We had a very good dialogue with faculty members and administrators from some of the top private and public universities in Mexico. We discussed the increasing focus on innovation, the growing need for technical talent and the kinds of jobs where we can expect higher demand in the future, as well as the various programs we have in IBM aimed at universities, faculty and students. The Innovators Tour also included meetings with groups of students in Mexico City, Guadalajara and Cuernavaca where we talked about some of our most exciting initiatives in IBM and tried to encourage them to pursue technical careers.
One of the most interesting meetings I had was a round table with leading bloggers in Mexico, where we had really good discussions on a variety of subjects. If you understand Spanish, you can read about our round table here, here and here. Joining me from IBM was Eugenio Godard Zapata, who is the executive director of our manufacturing and technology site in Guadalajara and who just started his own blog (in Spanish) last month, and Manuel Avalos Vega, who is an engineer at our Guadalajara site and leads our Technical Vitality Council in Mexico.

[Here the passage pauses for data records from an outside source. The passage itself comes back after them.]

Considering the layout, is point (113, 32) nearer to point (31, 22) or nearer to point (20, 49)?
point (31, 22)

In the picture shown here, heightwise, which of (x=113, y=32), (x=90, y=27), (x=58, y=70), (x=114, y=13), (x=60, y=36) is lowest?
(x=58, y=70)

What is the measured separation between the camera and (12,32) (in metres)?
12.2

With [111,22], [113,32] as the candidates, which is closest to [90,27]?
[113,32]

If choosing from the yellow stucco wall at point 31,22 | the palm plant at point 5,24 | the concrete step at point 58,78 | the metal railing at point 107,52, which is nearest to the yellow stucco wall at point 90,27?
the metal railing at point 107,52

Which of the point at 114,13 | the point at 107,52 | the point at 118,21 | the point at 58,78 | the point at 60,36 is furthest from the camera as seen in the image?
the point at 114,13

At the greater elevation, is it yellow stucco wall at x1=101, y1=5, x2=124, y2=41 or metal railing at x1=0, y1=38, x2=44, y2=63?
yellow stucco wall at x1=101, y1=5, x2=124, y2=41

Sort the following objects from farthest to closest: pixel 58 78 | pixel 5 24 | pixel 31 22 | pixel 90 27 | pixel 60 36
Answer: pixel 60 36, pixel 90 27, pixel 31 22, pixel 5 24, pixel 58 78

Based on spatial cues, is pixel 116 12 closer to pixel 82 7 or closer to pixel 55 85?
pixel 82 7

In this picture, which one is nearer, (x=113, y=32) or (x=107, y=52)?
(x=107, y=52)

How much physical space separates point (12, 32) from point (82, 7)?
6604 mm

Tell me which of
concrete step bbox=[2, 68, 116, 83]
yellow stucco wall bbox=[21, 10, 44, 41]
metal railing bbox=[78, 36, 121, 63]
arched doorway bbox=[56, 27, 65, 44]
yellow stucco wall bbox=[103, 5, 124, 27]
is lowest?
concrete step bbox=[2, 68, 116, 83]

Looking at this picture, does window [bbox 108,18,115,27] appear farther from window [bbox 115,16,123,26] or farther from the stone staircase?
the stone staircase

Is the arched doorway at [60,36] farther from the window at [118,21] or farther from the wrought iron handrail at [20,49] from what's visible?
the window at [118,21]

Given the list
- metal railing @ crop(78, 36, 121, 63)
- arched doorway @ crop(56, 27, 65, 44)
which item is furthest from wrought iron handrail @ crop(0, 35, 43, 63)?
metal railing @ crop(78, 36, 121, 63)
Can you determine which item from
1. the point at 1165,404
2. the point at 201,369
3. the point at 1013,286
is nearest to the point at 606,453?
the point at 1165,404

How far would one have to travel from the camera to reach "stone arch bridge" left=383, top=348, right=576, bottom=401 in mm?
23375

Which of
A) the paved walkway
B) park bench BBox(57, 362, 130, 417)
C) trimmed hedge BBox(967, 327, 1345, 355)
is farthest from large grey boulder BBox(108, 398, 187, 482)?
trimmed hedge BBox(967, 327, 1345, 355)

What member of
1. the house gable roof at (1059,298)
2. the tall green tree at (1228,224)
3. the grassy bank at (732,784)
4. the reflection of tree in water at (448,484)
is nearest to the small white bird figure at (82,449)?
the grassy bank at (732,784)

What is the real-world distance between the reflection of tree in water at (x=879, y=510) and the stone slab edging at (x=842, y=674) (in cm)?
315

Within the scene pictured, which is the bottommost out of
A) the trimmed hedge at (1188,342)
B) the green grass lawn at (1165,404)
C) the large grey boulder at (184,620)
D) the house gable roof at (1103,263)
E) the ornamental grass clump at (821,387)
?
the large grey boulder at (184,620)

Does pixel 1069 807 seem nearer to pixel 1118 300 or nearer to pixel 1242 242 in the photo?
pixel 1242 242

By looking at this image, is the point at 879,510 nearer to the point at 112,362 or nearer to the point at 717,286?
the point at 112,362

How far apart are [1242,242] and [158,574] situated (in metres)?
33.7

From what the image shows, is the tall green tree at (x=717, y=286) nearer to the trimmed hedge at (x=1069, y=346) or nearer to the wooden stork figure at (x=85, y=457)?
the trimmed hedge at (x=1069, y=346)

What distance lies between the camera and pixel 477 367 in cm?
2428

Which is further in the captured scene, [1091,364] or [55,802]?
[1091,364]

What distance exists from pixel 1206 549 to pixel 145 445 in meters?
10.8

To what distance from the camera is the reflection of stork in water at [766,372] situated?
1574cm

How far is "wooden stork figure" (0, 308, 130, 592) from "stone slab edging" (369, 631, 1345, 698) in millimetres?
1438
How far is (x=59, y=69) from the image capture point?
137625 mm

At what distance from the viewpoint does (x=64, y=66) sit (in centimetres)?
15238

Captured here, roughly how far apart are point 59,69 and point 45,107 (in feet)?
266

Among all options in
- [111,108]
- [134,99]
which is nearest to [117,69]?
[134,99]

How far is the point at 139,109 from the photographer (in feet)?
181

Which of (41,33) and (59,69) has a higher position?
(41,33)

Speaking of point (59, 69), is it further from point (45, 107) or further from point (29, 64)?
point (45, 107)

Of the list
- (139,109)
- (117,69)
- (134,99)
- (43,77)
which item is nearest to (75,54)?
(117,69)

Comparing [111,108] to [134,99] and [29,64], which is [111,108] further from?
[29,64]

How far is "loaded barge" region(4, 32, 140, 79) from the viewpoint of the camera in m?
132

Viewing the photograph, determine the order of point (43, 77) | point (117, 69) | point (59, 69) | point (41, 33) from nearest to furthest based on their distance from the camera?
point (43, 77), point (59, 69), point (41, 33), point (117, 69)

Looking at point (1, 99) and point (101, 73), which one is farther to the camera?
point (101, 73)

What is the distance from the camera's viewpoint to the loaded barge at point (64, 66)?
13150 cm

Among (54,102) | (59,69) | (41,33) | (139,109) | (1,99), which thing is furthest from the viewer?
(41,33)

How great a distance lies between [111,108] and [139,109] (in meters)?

We talked about why IBM has embraced blogging this past year, encouraged our employees to participate in the "blogosphere,"and developed a "Blogging Policy and Guidelines" to help our people. In my opinion, blogging is one of the major next directions for the World Wide Web. So, just as we encouraged all our employees, customers and everyone else to get on the Web when the Internet started to take off in the marketplace some ten years ago, we are once more encouraging them all to be part of the evolution of the Web, of which blogging is a major part. The reason is very simple. Every business needs to be very much in tune with what is going on in the marketplace, not just as a passive observer, but if at all possible, as a participant. That's why back then, once it was clear that the Internet would be a very big force for business, we encouraged everyone to get on it so they could figure out, as early as possible, how best to leverage the Internet in whatever they do. While it may be too early to know the impact that blogging will have on business in general, it is certainly not too early to get involved and learn as much as possible through active participation.
In addition to bloggers, our meeting included members of the "traditional" press, so there was quite a bit of discussion about the differences between blogs and traditional media. Blogs are not edited and fact-checked like newspapers, for example, and in that sense they should not be viewed as reliable sources of information. Anybody can say whatever they want to in their blogs - and many do. Blogs should be viewed as sources of opinion, not of objective information. But, in the end the biggest difference between blogs and traditional media is their highly interactive, community nature. The blogosphere includes an incredible diversity of opinions on every possible subject, and those subjects get extensively discussed and heatedly debated by whoever cares about them. Furthermore, it is the real-time interactivity that keeps blogs "honest", since people will very quickly point out any real or perceived mistakes in blogs.
Our round table went on for close to two hours, and we discussed a number of other subjects. It was not only a very good, enjoyable meeting, but I learned a lot as well.
The blogging discussions, like all my meetings in Mexico took place in Spanish. To me, it is a special treat to visit Mexico, Spain and other countries where I am able to conduct all my meetings and be immersed in my native tongue. I came from Cuba to the US in 1960 when I was 15 and 1/2, so I am fluent in Spanish although, having lived in an English world since then, my Spanish vocabulary is pretty rudimentary, especially when it comes to conducting any kind of serious discussion about business, technology or other subjects. But, my brain somehow engages, and after a while, Spanish words that I was not even aware I knew start flowing out of my mouth. And, after a few days of speaking and thinking in my native tongue, I even begin to notice changes in what I say and how I feel about the subjects I am talking about, as if using Spanish is somehow accessing parts of my brain not easily accessed in English.
With blogs, one can feel free to mix serious discussions of what went on in your meetings with personal observations, such as the enjoyment of conducting the meeting in one's native tongue. To me, it is a big part of the appeal of blogs.